» DIRECTIONS
Look through the data below for the line with "[camera-trap image, curated labels]", and transcribe it exactly together with each line after it up to and including the line with "common name: mouse". Give nothing else.

» THE DATA
——

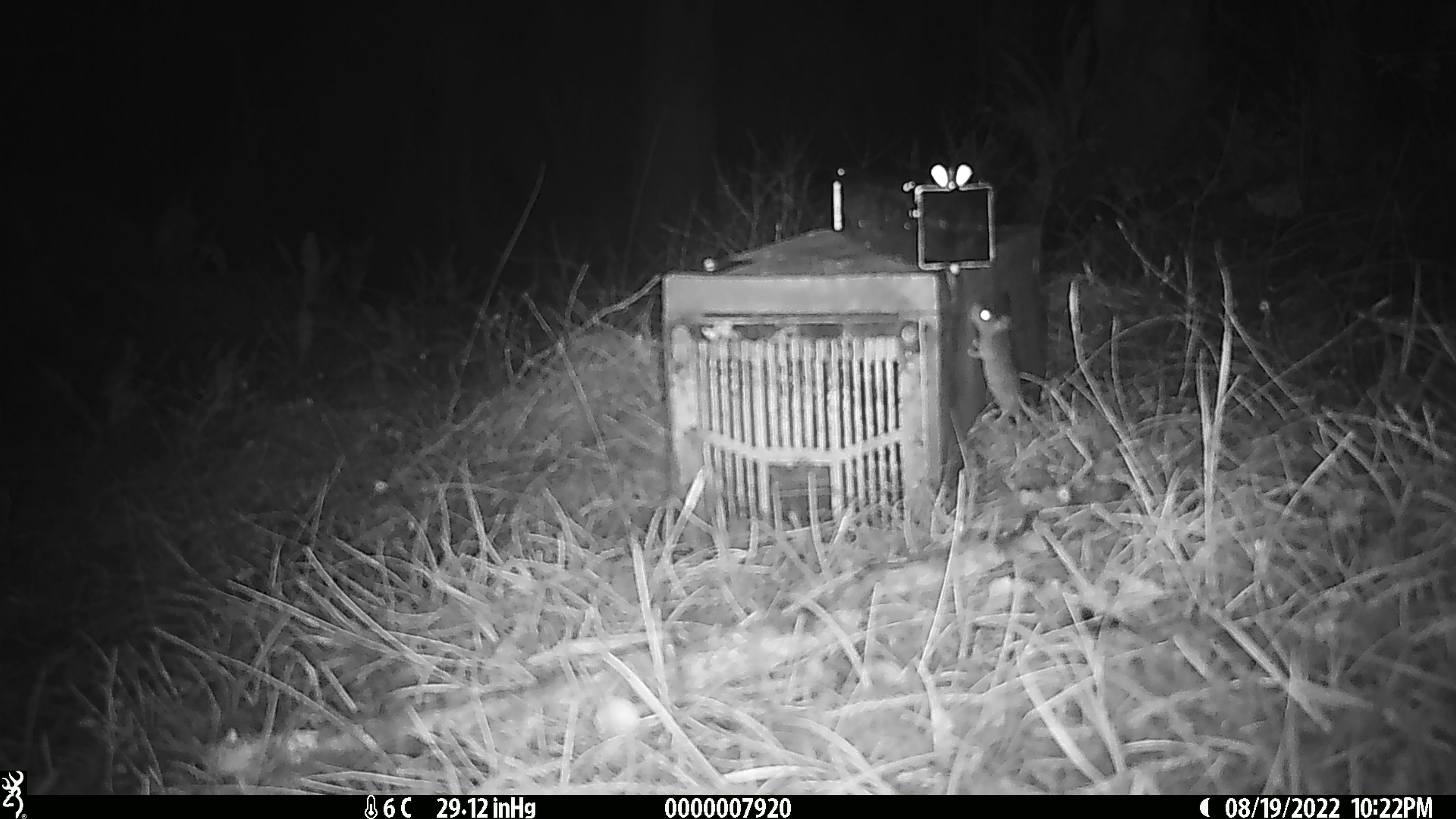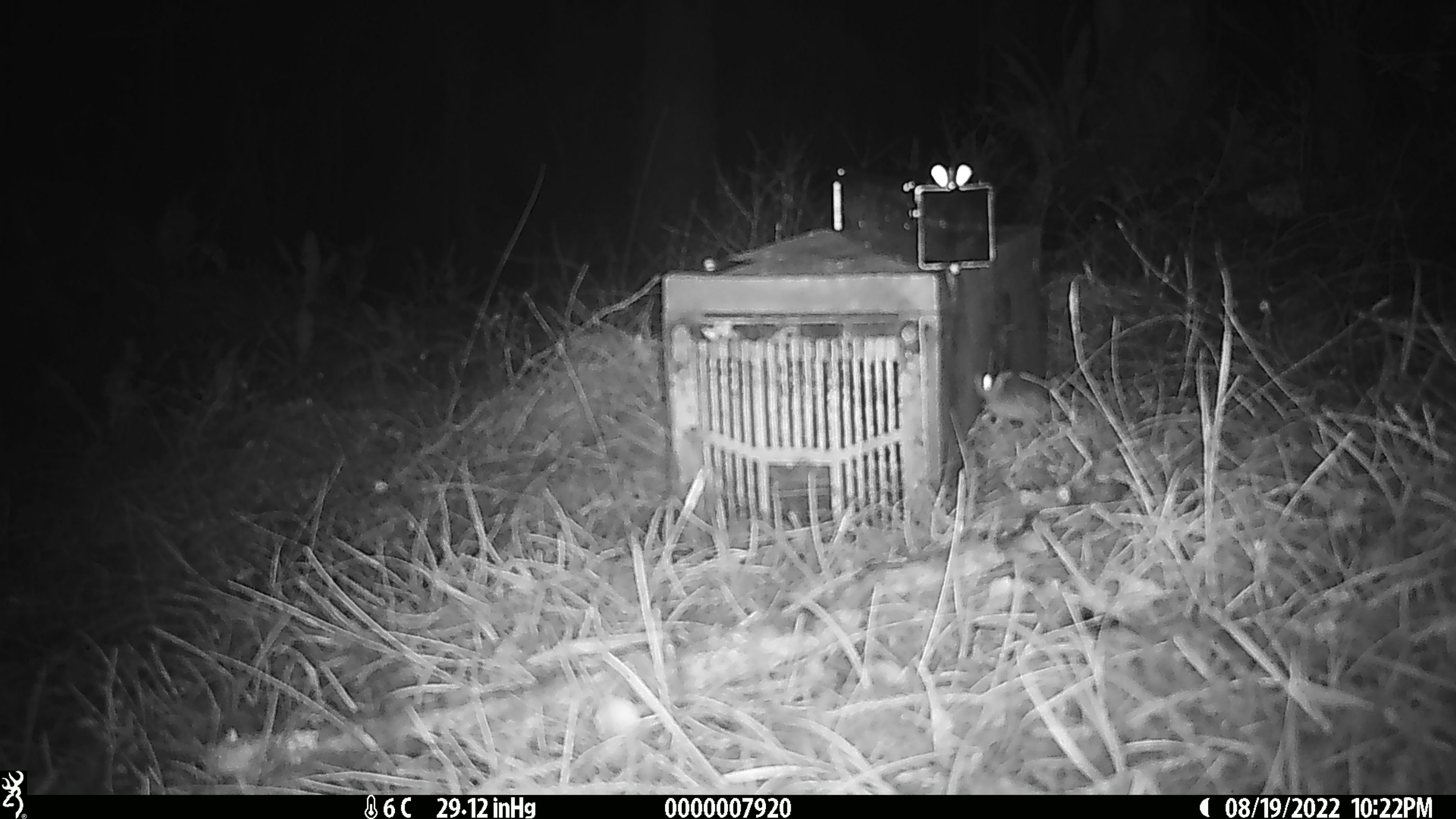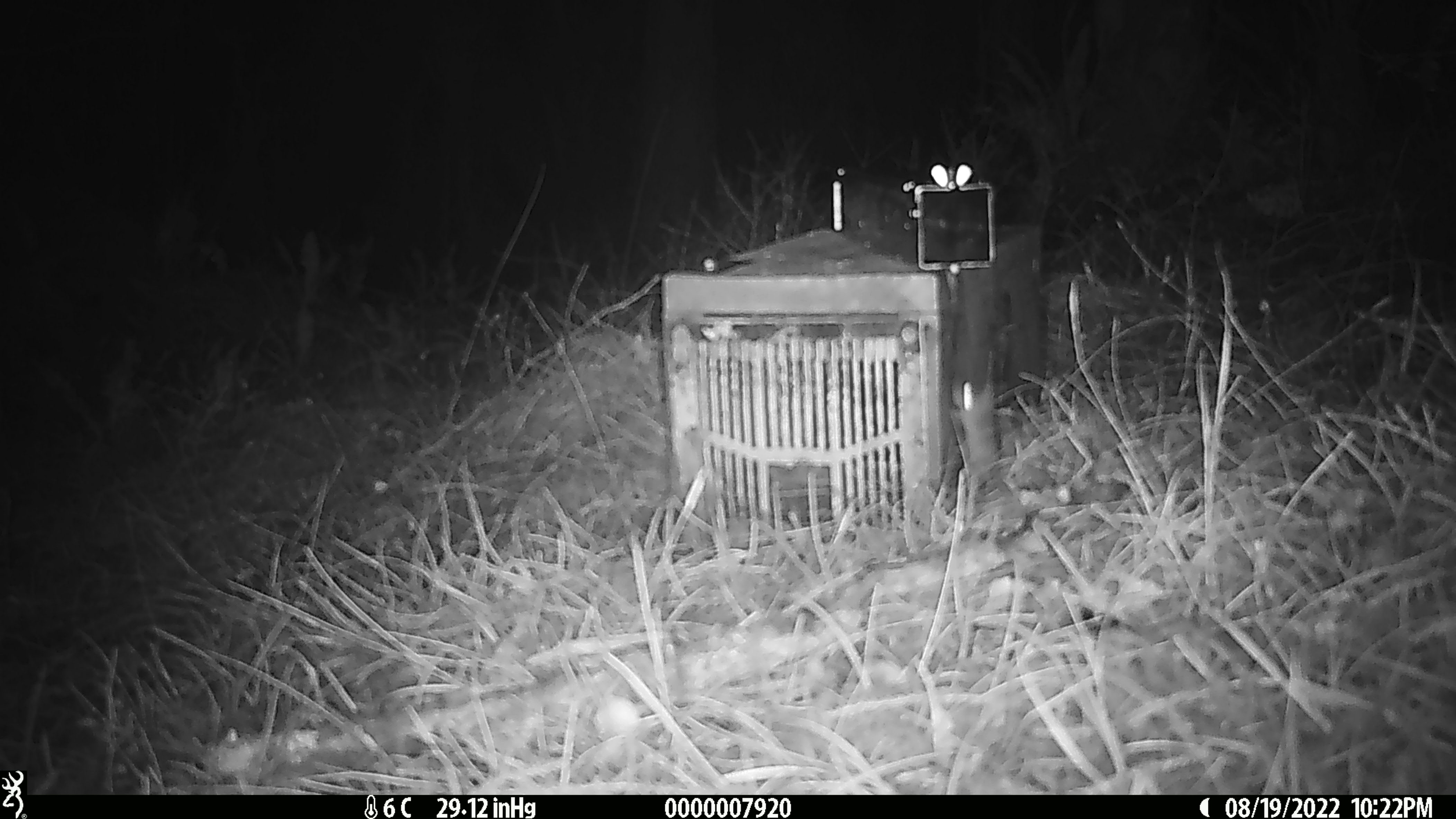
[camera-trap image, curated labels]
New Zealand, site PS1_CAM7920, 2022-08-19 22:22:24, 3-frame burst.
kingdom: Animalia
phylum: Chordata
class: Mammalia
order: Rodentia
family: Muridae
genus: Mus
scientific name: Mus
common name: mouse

——

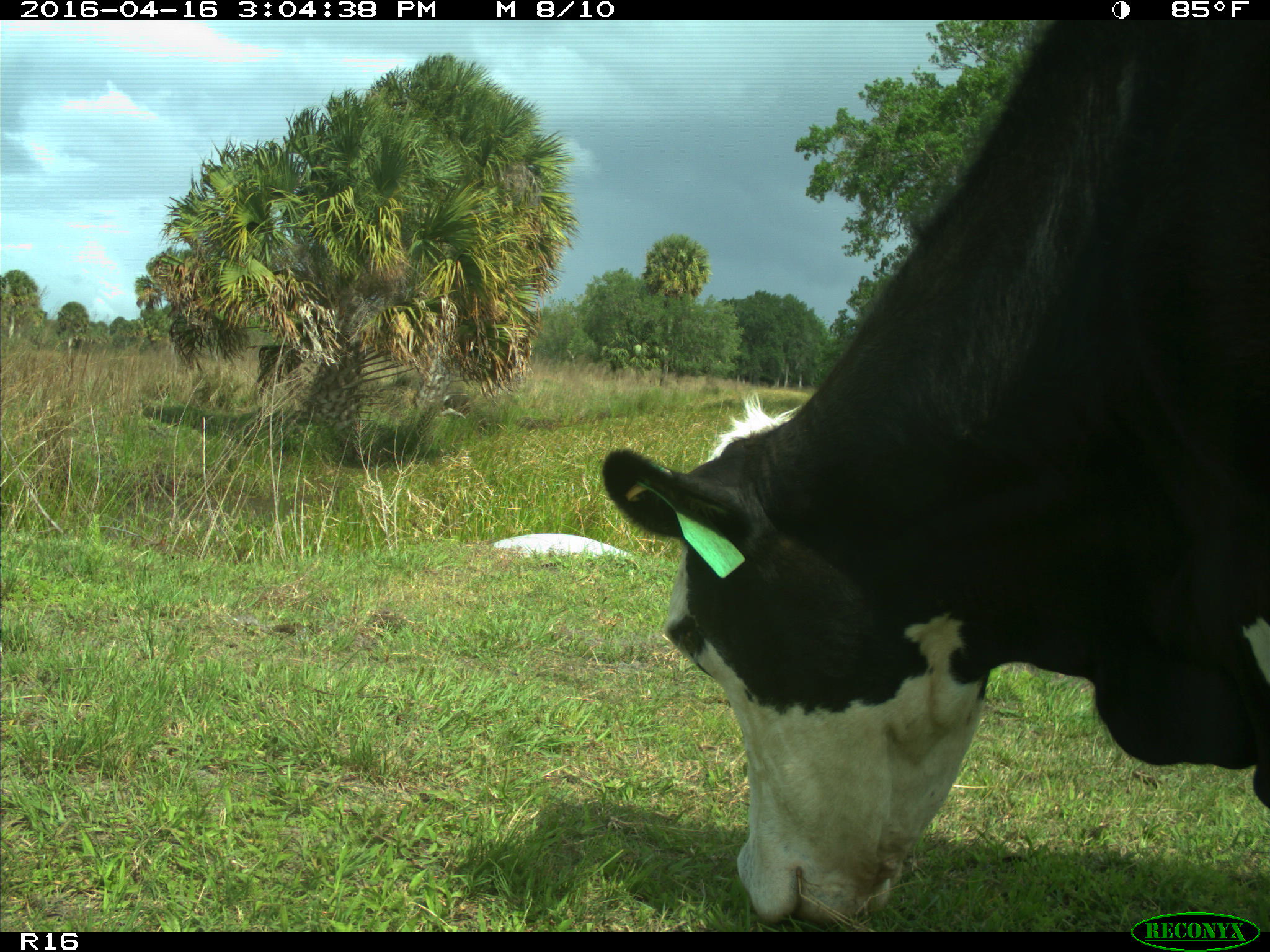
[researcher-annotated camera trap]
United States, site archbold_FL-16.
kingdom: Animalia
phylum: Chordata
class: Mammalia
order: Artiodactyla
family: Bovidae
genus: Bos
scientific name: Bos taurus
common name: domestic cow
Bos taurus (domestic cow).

——

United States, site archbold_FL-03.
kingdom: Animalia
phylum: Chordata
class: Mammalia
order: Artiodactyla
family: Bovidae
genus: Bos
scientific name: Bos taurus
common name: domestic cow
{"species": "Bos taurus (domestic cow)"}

——

» EXERCISE ANSWER
[camera-trap image, curated labels]
New Zealand, site PS1_CAM7920, 2022-08-19 22:22:24, 3-frame burst.
kingdom: Animalia
phylum: Chordata
class: Mammalia
order: Rodentia
family: Muridae
genus: Mus
scientific name: Mus
common name: mouse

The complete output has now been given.